Things to prepare for: the opening of the album. Oh yikes. A scratch–a mighty, mighty scratch–one that may prevent enjoyment of the rest of the song. It is so nasty, and hardly seems necessary, even with the defiant/self-analytical lyrics that follow. My god, why ever have that sound around. Blech. A more ubiquitous item to prepare for is the singing: not a particularly notable voice out of Berenyi, but the words are too hard to make out. Sure, hazy singing or mixing that doesn’t emphasize the vocals is fine, but when it becomes a challenge just to understand what the singer is saying? Thumbs down. Luckily, a lot of the lyrics here are vulnerable and hearty.
The songs all fall into the alternative category, though some pull from some faraway genres. Track one has punk-like rebelliousness, track four is a mellow metal song, “What’s Next?” is a trip to outer space, immediately following is spooky video game castle music and “Heartbeats” sounds like a cut from a Tolkien film. It’s an intelligent use of a supergroup since each member likely has their own interests that they would like to see carried out in song.

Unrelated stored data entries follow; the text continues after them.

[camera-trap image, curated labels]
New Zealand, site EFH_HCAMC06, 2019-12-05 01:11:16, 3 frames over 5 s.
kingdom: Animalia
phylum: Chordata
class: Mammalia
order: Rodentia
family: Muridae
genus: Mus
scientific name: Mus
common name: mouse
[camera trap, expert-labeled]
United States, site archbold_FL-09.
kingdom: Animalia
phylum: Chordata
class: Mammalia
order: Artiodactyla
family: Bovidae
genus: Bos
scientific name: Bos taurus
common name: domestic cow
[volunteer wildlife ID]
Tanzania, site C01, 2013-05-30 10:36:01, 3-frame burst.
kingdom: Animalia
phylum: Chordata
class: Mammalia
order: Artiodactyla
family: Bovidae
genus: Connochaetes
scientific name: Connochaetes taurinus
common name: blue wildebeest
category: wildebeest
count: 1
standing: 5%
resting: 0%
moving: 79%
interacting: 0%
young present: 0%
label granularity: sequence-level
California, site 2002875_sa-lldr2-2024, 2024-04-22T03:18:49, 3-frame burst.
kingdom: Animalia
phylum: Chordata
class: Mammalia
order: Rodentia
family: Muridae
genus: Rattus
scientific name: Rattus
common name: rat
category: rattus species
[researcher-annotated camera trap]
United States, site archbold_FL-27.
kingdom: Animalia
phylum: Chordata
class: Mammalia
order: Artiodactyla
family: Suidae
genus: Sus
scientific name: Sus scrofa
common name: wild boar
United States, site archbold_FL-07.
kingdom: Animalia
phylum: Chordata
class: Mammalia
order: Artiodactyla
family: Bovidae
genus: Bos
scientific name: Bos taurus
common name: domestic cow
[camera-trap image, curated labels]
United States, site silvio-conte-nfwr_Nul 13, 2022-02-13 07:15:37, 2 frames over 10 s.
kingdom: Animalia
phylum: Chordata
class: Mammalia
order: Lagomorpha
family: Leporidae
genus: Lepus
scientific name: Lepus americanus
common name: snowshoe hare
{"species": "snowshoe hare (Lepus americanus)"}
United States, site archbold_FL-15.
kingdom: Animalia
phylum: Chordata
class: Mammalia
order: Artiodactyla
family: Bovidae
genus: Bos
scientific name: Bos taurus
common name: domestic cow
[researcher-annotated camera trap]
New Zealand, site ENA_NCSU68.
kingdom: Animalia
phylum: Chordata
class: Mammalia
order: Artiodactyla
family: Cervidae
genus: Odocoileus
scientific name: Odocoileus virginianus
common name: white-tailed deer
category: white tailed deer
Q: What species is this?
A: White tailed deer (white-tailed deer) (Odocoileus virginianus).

Lyrically, the album peaks in “Blameless,” yet another case of sadness bringing about the best music (though the single “Everlastingly Yours” is arguably the most enjoyable listen). “Life isn’t fair, but nobody cares,” “Stories I don’t want to tell,” “Burn all my bridges and tear up the cross” and “try to forget.” Oof, at least these thoughts aren’t bottled up. And before the final thoughts, a nod to “What’s Next?” for its penultimate power, the feeling of a nearby ending.
A year from now, this album will most likely be remembered for being artfully idiosyncratic, but a decent release nevertheless. Who knows where Piroshka will head next!